▶ GIVEN INFORMATION
________
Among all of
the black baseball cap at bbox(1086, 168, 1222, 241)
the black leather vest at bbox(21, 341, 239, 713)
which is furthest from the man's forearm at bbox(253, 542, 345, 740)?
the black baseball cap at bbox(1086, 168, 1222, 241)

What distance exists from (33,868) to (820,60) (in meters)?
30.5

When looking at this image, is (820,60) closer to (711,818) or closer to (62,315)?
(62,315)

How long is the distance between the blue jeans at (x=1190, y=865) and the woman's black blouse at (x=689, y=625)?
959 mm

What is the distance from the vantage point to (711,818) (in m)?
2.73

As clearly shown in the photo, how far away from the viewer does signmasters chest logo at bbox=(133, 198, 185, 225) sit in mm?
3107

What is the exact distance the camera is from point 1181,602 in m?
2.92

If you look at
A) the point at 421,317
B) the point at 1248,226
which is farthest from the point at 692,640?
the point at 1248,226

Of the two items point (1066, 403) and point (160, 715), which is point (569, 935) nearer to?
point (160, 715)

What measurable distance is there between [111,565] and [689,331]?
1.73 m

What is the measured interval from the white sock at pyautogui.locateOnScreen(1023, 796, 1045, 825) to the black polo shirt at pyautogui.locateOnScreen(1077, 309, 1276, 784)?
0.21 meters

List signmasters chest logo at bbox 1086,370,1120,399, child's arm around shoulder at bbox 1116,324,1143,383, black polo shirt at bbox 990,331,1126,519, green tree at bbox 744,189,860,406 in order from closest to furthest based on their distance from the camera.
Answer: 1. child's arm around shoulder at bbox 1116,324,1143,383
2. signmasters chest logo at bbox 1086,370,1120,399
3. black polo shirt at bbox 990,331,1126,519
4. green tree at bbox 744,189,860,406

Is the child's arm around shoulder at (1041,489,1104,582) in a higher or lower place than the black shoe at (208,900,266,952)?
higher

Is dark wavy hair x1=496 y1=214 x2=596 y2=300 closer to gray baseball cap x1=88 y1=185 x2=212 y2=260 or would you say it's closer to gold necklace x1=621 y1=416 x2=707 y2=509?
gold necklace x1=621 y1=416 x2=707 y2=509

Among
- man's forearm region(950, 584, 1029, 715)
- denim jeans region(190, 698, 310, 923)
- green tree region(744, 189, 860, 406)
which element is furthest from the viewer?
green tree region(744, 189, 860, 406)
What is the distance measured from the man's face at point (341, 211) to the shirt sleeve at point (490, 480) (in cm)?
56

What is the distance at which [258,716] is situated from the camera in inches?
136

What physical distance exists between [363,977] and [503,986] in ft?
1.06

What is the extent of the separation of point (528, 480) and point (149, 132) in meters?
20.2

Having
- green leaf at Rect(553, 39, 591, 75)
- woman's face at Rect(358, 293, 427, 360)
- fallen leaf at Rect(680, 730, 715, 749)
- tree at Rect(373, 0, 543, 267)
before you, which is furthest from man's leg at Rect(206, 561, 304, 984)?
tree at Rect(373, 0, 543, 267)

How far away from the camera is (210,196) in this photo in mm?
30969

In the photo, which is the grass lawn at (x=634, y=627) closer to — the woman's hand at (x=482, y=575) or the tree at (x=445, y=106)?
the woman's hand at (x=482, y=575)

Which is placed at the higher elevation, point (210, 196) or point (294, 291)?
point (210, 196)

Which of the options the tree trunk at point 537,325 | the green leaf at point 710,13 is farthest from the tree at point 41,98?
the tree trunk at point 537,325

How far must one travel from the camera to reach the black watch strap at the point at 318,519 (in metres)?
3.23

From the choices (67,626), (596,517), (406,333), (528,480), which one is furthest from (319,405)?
________
▶ REQUIRED TASK
Rewrite all the records above, changing "black leather vest" to "brown leather vest" and keeping every other line unchanged.

▶ RESPONSE FOR THIS EXERCISE
Among all of
the black baseball cap at bbox(1086, 168, 1222, 241)
the brown leather vest at bbox(21, 341, 239, 713)
which is furthest from the man's forearm at bbox(253, 542, 345, 740)?
the black baseball cap at bbox(1086, 168, 1222, 241)

What distance exists from (33,868) to (820,60) (in meters)?
30.5

When looking at this image, is (820,60) closer to (711,818) or closer to (62,315)?
(62,315)

How long is the distance between the blue jeans at (x=1190, y=865) and the woman's black blouse at (x=689, y=625)?
959 mm

What is the distance from the vantage point to (711,818) (in m)?
2.73

As clearly shown in the photo, how far away from the viewer does signmasters chest logo at bbox=(133, 198, 185, 225) sit in mm?
3107

What is the exact distance the camera is from point 1181,602 in m?
2.92

If you look at
A) the point at 421,317
B) the point at 1248,226
which is farthest from the point at 692,640?
the point at 1248,226

Of the two items point (1066, 403) and point (160, 715), which is point (569, 935) nearer to?
point (160, 715)

What measurable distance is there between [111,565] and [689,331]?
1.73 m

What is the measured interval from the white sock at pyautogui.locateOnScreen(1023, 796, 1045, 825) to the black polo shirt at pyautogui.locateOnScreen(1077, 309, 1276, 784)?
0.21 meters

List signmasters chest logo at bbox 1086,370,1120,399, child's arm around shoulder at bbox 1116,324,1143,383, black polo shirt at bbox 990,331,1126,519, green tree at bbox 744,189,860,406 in order from closest to furthest based on their distance from the camera.
Answer: 1. child's arm around shoulder at bbox 1116,324,1143,383
2. signmasters chest logo at bbox 1086,370,1120,399
3. black polo shirt at bbox 990,331,1126,519
4. green tree at bbox 744,189,860,406

Is the child's arm around shoulder at (1041,489,1104,582) in a higher or lower place than the black shoe at (208,900,266,952)?
higher

Is dark wavy hair x1=496 y1=214 x2=596 y2=300 closer to gray baseball cap x1=88 y1=185 x2=212 y2=260 or would you say it's closer to gold necklace x1=621 y1=416 x2=707 y2=509?
gold necklace x1=621 y1=416 x2=707 y2=509

Among
- man's forearm region(950, 584, 1029, 715)
- denim jeans region(190, 698, 310, 923)
- green tree region(744, 189, 860, 406)
which element is furthest from the viewer?
green tree region(744, 189, 860, 406)
What is the distance measured from the man's face at point (341, 211) to the shirt sleeve at point (490, 480) (in cm)?
56

What is the distance at which [258,716] is situated from the camera in inches?
136

What physical distance exists between [363,977] and [503,986] in ft?
1.06

What is the extent of the separation of point (528, 480) and point (149, 132) in meters?
20.2

Having
- green leaf at Rect(553, 39, 591, 75)
- woman's face at Rect(358, 293, 427, 360)
- fallen leaf at Rect(680, 730, 715, 749)
- tree at Rect(373, 0, 543, 267)
before you, which is furthest from man's leg at Rect(206, 561, 304, 984)?
tree at Rect(373, 0, 543, 267)

How far away from the camera is (210,196) in this photo in mm?
30969

In the photo, which is the grass lawn at (x=634, y=627) closer to — the woman's hand at (x=482, y=575) or the tree at (x=445, y=106)?
the woman's hand at (x=482, y=575)

Which is placed at the higher elevation, point (210, 196) or point (294, 291)?
point (210, 196)

Which of the options the tree trunk at point 537,325 | the green leaf at point 710,13 is farthest from the tree at point 41,98?
the tree trunk at point 537,325

How far must one travel from the camera to reach the black watch strap at the point at 318,519 (in metres)?
3.23

From the choices (67,626), (596,517), (406,333), (528,480), which one is furthest from (319,405)?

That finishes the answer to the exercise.